The one big issue we have is noise. We tried to hold a couple of parties, but ended up getting complaints from neighbours over the noise being generated. We therefore made a joint club and trust decision not to hold any events outside of match days. The other issue was that we are basically operating from a “Tent” and it will only have a certain lifespan. We therefore decided we needed a more permanent structure. We have had discussions with the club and architects and have come up with the design for Fan Park 2 (as we call it). As you say, a very exciting prospect. There are still a number of hurdles to get through, one being getting planning approval, but hopefully it won’t be too long, before we get this and we can move on to the construction stage.
Touching on your role through the past year, a year in which you’ve had to hold your role in a time of a global pandemic. What tasks have you completed that you maybe thought you’d never had to do and how would you describe the work that the club has done in the surrounding community and beyond?
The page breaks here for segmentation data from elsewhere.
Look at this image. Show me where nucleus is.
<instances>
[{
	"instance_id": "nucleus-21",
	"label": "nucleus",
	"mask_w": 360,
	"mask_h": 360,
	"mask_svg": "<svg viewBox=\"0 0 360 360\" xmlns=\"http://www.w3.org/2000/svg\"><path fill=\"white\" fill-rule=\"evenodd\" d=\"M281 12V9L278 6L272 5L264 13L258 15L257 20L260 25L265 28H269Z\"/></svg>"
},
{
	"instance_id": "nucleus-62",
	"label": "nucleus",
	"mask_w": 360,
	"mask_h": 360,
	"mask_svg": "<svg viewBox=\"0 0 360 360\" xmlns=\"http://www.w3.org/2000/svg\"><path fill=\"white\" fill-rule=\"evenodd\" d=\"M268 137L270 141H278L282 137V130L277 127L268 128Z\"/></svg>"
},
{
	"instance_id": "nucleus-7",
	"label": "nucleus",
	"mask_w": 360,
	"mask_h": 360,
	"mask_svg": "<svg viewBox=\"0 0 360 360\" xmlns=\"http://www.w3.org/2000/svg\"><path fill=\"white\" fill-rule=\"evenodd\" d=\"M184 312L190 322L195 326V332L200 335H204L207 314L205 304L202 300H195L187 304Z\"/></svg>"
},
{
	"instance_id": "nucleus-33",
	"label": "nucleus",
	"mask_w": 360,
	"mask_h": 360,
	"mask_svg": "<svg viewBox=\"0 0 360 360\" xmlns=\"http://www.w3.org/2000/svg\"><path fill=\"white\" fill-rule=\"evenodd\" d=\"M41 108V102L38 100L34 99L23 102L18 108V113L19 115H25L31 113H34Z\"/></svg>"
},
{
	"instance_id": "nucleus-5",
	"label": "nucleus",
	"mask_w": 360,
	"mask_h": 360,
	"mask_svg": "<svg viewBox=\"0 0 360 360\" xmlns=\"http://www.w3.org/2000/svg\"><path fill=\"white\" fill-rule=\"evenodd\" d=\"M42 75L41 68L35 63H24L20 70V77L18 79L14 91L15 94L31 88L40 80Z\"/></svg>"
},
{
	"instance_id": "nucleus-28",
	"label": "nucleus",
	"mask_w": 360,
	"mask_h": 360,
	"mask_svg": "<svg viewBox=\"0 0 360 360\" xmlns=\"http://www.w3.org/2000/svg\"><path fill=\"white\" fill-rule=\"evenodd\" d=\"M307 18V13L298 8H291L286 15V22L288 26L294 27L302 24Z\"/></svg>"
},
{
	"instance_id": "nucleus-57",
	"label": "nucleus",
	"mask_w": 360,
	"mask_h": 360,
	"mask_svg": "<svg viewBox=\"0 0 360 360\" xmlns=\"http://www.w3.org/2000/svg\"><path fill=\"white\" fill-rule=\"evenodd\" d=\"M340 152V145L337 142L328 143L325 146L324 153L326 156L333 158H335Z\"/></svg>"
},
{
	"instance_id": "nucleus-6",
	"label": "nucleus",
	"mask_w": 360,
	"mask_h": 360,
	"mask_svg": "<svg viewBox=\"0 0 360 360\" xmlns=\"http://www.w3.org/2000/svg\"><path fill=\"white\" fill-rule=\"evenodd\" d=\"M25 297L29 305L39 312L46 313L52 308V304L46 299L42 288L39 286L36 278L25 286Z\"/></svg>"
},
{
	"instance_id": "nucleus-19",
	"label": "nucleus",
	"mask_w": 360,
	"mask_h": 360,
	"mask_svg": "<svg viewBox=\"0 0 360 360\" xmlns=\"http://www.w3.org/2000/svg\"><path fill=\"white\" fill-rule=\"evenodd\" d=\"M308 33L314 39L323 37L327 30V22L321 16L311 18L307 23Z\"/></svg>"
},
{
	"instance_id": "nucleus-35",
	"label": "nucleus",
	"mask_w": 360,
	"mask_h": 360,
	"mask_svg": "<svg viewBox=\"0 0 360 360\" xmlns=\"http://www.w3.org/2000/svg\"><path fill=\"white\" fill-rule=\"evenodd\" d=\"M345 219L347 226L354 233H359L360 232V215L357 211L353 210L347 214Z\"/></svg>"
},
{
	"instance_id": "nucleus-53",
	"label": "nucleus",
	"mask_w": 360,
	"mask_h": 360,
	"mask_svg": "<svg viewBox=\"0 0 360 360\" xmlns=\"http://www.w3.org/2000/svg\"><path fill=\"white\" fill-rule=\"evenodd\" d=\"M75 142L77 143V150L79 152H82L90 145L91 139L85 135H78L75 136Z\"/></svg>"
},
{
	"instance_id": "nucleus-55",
I suppose the main thing that has been achieved during the pandemic is the procurement and delivery of the food parcels, to those in need. This has been done by working in conjunction with Tranmere in the Community.
It has been a very strange time. The club was basically mothballed, with most of the staff furloughed, or working shortened hours. As a Trust we carried on although all meetings were held via Zoom. We are now just about getting back to normal and it’s been great to see fans being able to get back into seeing live football.
The start of this summer’s work commenced with the re-appointment of Micky Mellon as manager, someone who beds into the message of the club and what it stands for perfectly. What are your thoughts on the team, the manager, his coaching staff and overall the club’s chances of success this summer?
I think the timing of Keith Hill’s departure and the release of Micky from his role at Dundee Utd, meant it was the perfect fit for him to come back. The only other manager I think we could maybe have gone for would have been Dave Challinor. Maybe that’s for another day? We know the coaching staff are well thought of by the fans.
We have made a slowish start to the season, but the last couple of results (Salford and Forest Green) have been encouraging. A couple of weeks ago, we would have probably thought we’d be looking at two defeats. But to come away with four points is good. Maybe now we can move on, move up the table and be challenging for promotion.
For anyone that wants to vote for you and are hearing about your work for the first time via our conversation, how much do you appreciate the votes of people and how would they go about doing it?
I must admit, I was completely shocked by the events of the last couple of days. I didn’t even know I had been nominated. At the end of the day it’s not about me, I’m just a cog in a bigger wheel. A big thanks must go to the other Trust board members and the staff in the Fan Park, including my wife Cathy and my daughters, as well as the other staff.
I’m not sure that you vote. I think the votes are for the player and manager awards. I think the likes of the unsung hero award is chosen by a panel.
Mark Randles has been nominated for the ‘North West Football Awards’ unsung hero award. It has been a crazy year for everyone, it’s great to see that the work the Trust have done hasn’t gone unnoticed!